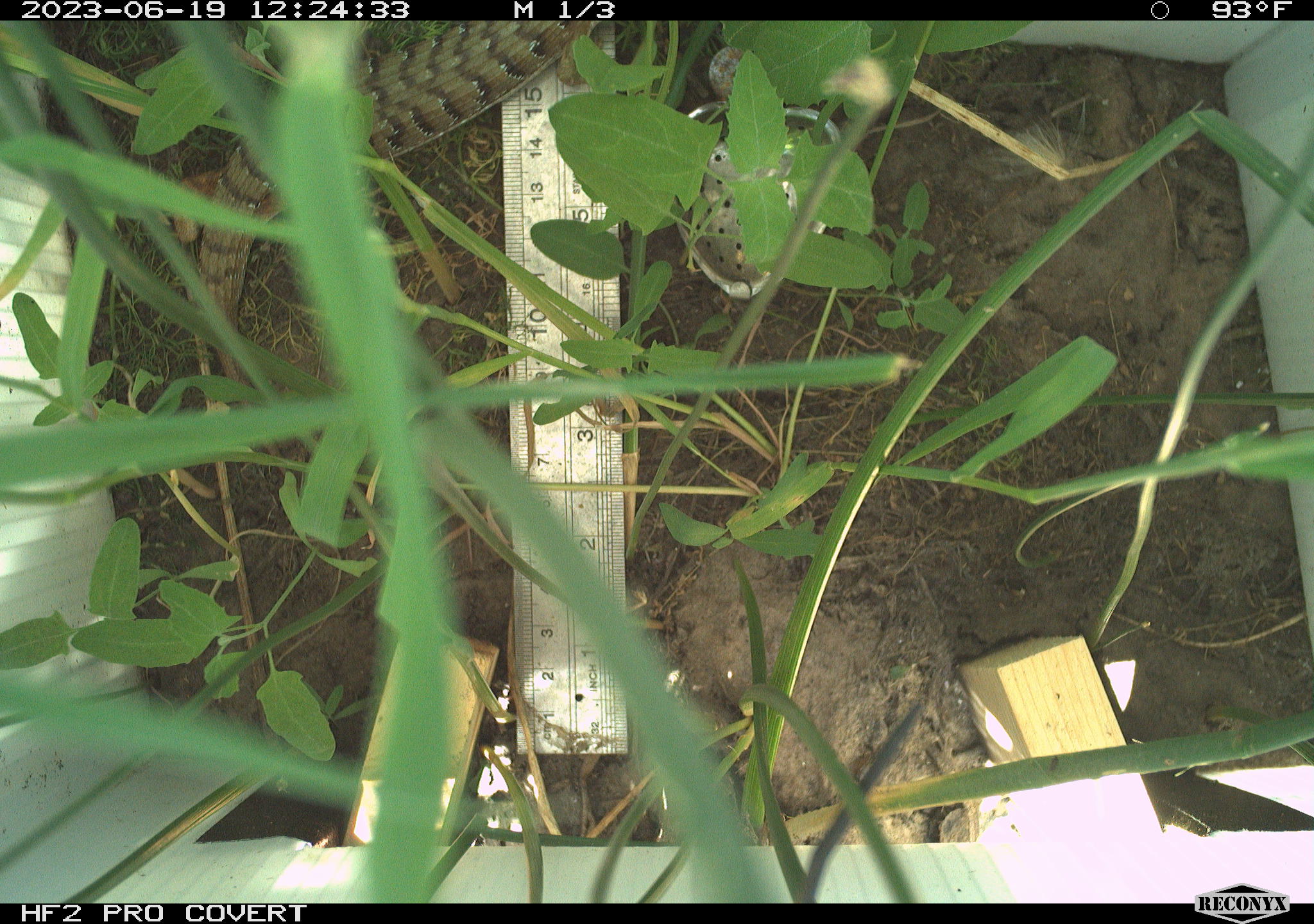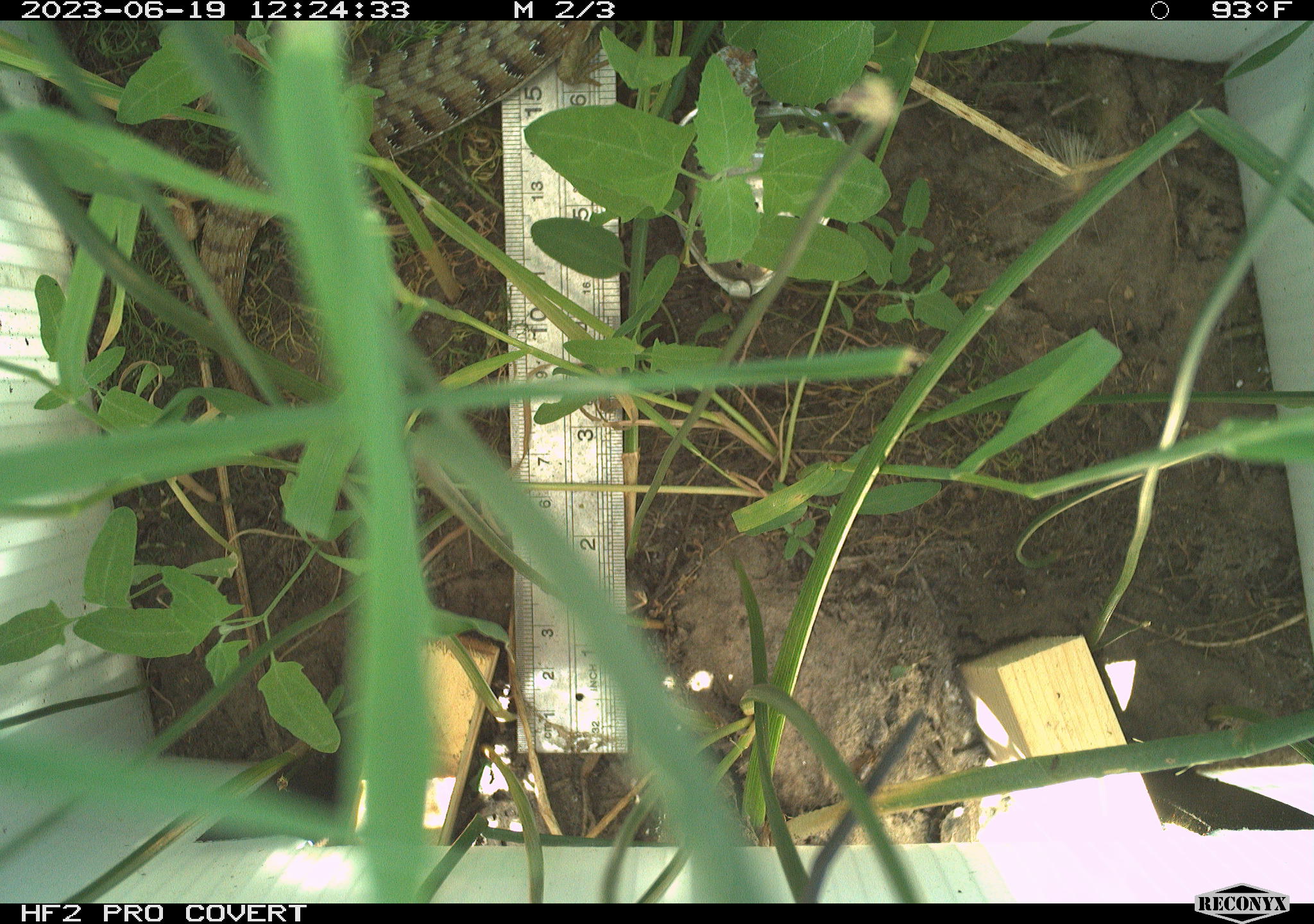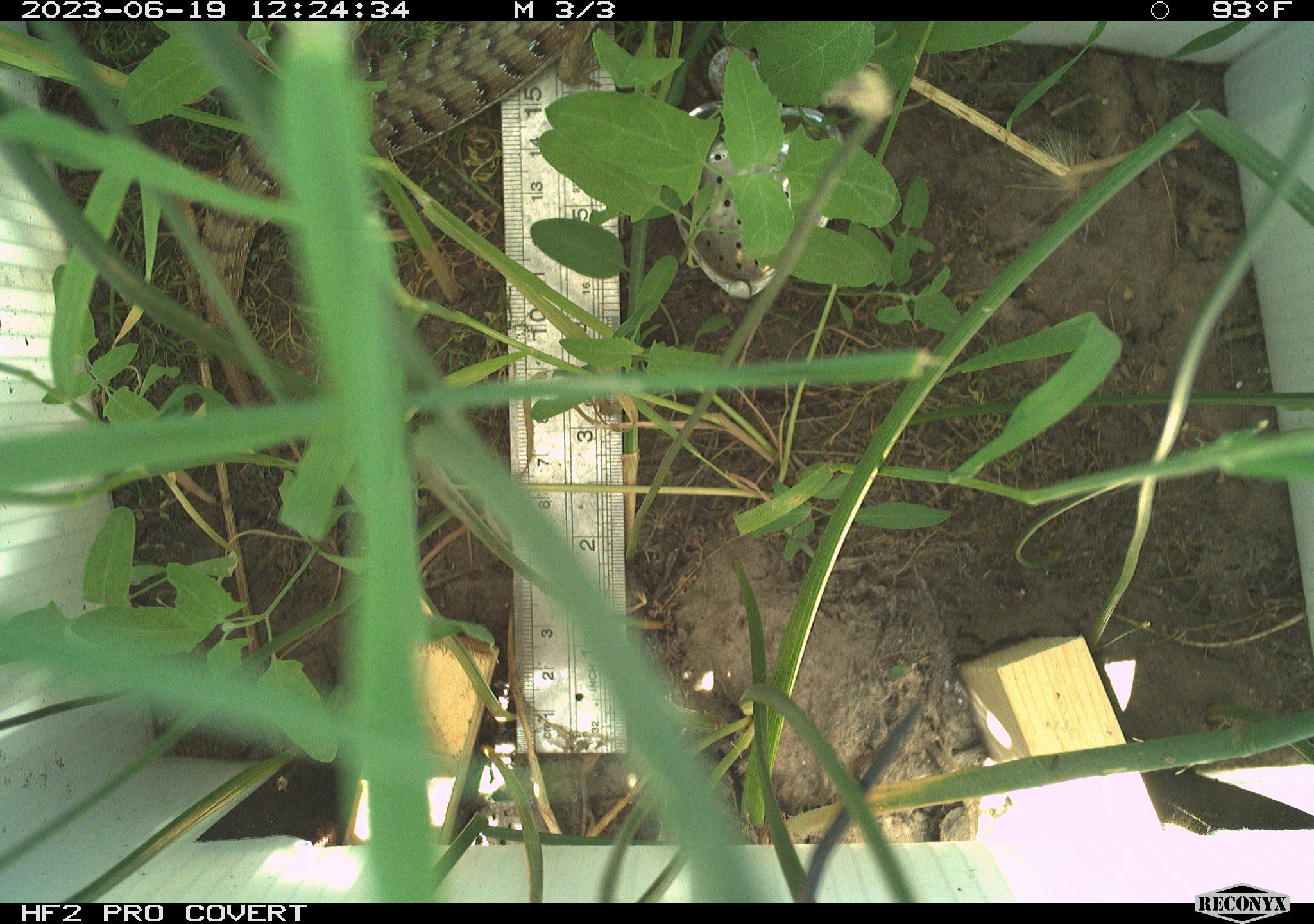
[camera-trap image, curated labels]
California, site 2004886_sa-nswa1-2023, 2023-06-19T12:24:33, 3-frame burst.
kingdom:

=====

_PROBLEM REQUIREMENTS_
Write out the data above exactly, minus any images.

_RESULT OF THE EXERCISE_
[camera-trap image, curated labels]
California, site 2004886_sa-nswa1-2023, 2023-06-19T12:24:33, 3-frame burst.
kingdom:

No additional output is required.